Pada tahun 1997-1998 merupakan peristiwa kelam di Indonesia, selain krisis moneter yang melanda pada tahun tersebut juga merupakan peristiwa tragedi kemanusiaan, dimana pada hari tersebut para demonstran aktivis mahasiswa yang menuntut turunya rezim Soeharto mendapat tindakan brutal dan represif. Beberapa aktivis mahasiswa ditembak, diculik, dan dipukuli oleh pihak keamanan. Dalam peristiwa tersebut 13 oang dinyatakan hilang diantaranya Yani Arfi hilang di Jakarta 26 April 1997, Sony hilang di Jakarta 26 April 1997, Deddy Hamdun hilang di Jakarta 29 Mei 1997, Noval Alkatiri hilang di Jakarta 29 Mei 1997, Ismail ( Sopir Deddy Hamdun hilang di Jakarta 29 Mei 1997, Wiji Tukul Hilang di Jakarta 10 Januari 1998, Suyat hilang di Solo 12 Februari 1998, Herman Hendrawan hilang di Jakarta 12 Maret 1998, Petrus Bima Anugrah hilang di Jakarta 30 Maret 1998, Ucok Munandar hilang di Jakarta 14 Mei 1998, Yadin Muhidin hilang di Jakrta 14 Mei 1998, Hendra Hambali hilang di Jakarta 15 Mei 1998, Abu Nasser hilang di Jakarta 14 Mei 1998. Tak hanya disitu peristiwa tersebut juga menewaskan 4 orang aktivis mahasiswa Trisakti diantara nya Elang Mulia Lesmana, Heri Hertanto, Haffidin Royan, dan Hendriawan Sie.

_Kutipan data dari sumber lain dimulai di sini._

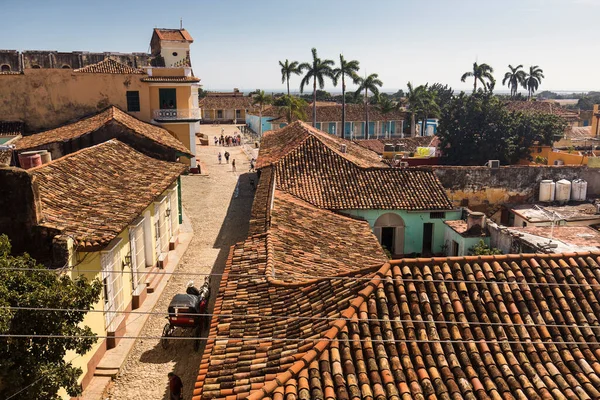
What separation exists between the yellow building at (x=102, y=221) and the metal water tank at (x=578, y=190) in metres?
17.0

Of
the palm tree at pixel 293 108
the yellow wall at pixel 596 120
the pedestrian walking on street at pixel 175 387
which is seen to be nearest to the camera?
the pedestrian walking on street at pixel 175 387

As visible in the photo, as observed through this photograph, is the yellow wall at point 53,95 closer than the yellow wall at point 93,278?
No

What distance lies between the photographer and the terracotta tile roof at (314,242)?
11.6 m

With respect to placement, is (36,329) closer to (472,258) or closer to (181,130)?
(472,258)

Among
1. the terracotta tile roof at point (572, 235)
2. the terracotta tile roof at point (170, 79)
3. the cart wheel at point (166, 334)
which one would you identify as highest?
the terracotta tile roof at point (170, 79)

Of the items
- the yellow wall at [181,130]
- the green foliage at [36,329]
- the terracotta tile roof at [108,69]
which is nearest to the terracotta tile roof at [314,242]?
the green foliage at [36,329]

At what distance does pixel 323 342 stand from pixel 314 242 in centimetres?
661

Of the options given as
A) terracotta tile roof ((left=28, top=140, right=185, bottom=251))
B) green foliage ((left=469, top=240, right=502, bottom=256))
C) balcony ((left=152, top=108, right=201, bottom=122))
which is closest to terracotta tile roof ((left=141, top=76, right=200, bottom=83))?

Dalam 2 periode pemerintahan Jokowi masih saja terjadi tindakan pelanggaran Hak Asasi Manusia, bahkan dalam pembuatan regulasi pun terdapat poin pelanggaran dimana ruang hidup masyarakat apalagi masyarakat kecil dan pekerja dirampas dalam regulasi UU No 5. 2020 Omnibuslaw. Terlebih lagi penggusuran dan tindakan yang dilakukan oleh para aparat mencerminkan rendahnya moralitas kemanusiaan dalam badan aparatur negara. Tindakan refresif aparat terhadap para masa aksi juga kerap sekali dilakukan seperti saat demonstrasi RKUP, dan UU KPK masa mendapat tindakan kekerasan bahkan kebrutalan. Perampasan ruang hidup yang juga terjadi di wilayah regional Cirebon, dimana ruang terbuka hijau yang berada dilingkungan Bima, Kota Cirebon yang diperuntukan untuk ruang terbuka hijau malah di bangun dengan alasan pendidikan. Ini merupkan pelanggaran hak asasi manusia karena negara telah melakukan pembiaran.

Bahwa pelanggaran HAM yang terjadi akhir-akhir ini merupaan pertanda kepentingan golongan serta keserakahan derajatnya lebih tinggi dari kemanusiaan. Padahal konstitusi telah menjamin Hak Asasi Manusia dalam Pasa 28A-28J Undang-Undang Dasar 1945.